Task
The answer should consist of each line below that contains the word "vote".

**** Records to process

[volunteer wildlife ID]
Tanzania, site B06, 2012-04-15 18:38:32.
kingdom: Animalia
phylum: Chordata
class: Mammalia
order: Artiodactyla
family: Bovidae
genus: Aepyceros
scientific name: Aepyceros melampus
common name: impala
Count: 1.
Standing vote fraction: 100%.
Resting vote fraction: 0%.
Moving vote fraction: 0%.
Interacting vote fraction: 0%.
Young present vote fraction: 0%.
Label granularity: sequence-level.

********

Exercise response
Standing vote fraction: 100%.
Resting vote fraction: 0%.
Moving vote fraction: 0%.
Interacting vote fraction: 0%.
Young present vote fraction: 0%.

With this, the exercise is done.